What is B2D? Why We Treat Business-to-Developers Differently to B2C and B2B

Developer Relations
Adam Henshall
CMO at Idyoma
September 21, 2022

The tech industry can sometimes feel weighed down by buzzwords. 

There are so many different approaches, methodologies, mental models, and conventionalized wisdoms that it can feel difficult to separate the signal from the noise. 

Are you agile? Do you use scrum or squads? Are you in a department or a program?

Sometimes these distinctions can feel arbitrary. Even when they’re conceptually distinct, you see teams put them into practice and they’re executed the same. 

As a tech leader, you have to be able to hone in on what paradigms or models are most useful for your team and company, and then leverage that approach effectively in a way which makes a difference. 

Taking a B2D approach is substantively different to similar sounding ideas, and there’s value in it if it’s right for your product. 

In this Orbit article, we’re going to look at what it is and why that matters, along with both practical and strategic tips for how to leverage a business-to-developer approach.

What is B2D? A quick business-to-developers definition and overview

B2D - or business-to-developer - is a mode of sales where a product’s customers are software developers or engineers. 

This is pretty apparent. What makes it interesting is that it’s kind of the customer touchstone of product-led growth. 

It used to be that you sold to companies or leaders or buying committees, but the changing nature of software companies has led increasingly to selling into a company by selling to the end user: the developer. 

B2D describes what’s needed from your company to reach these developers and meet them at their buying and usage habits. It understands and respects their differences from other types of buyers; their scepticism, open-source tendencies, and priorities. 

Why so many initialisms? What is B2C and B2B, and why does it matter?

The classic positions of B2C and B2B are pretty simple enough: B2C means business to consumer, and B2B means business to business. The two initialisms describe the flow of activity; products are sold from the business to the consumer. 

Over time these distinctions have cultivated their own approaches. This has resulted in degree of specialization where companies will adopt different playbooks depending on the segment they’re hoping to target. 

To reach the market you aim for, it helps to know effective plays that are proven to work - this reduces a company’s learning curve and increases the growth curve. This specialization is one of the things that comes with market maturity. 

When trying to reach consumers it might be useful to leverage wide reaching social ads, prominent influencers, or TV advertising. When selling to businesses, while these strategies might still be useful, it’s likely there will be a lot more outbound activity. No one cold emails me to sell me sneakers, but they do to sell me software. 

Proven playbooks within mature markets give stakeholders reasons to have faith in these markets. This could be internal leaders or external investors - the impact is the same. More trust means more money means more resources. Winning playbooks in industries help those industries grow and succeed. 

B2D describes an approach which is in the process of maturing. These playbooks aren’t as numerous but some of them are well proven and have resulted in exploding sectors; community most of all.  

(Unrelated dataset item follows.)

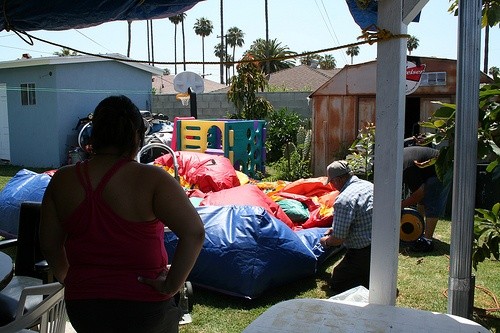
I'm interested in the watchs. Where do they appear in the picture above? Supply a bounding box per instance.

Why should you approach B2D differently?

B2D ties into the fact that developers are a rapidly growing category of the workforce. Software has an incredible inherent scalability which justifies spending large amounts of money on it, and tech companies are often cash rich. 

What this means is that B2D isn’t a new set of businesses you couldn’t reach another way, but a new route into businesses you would have approached differently in the past. 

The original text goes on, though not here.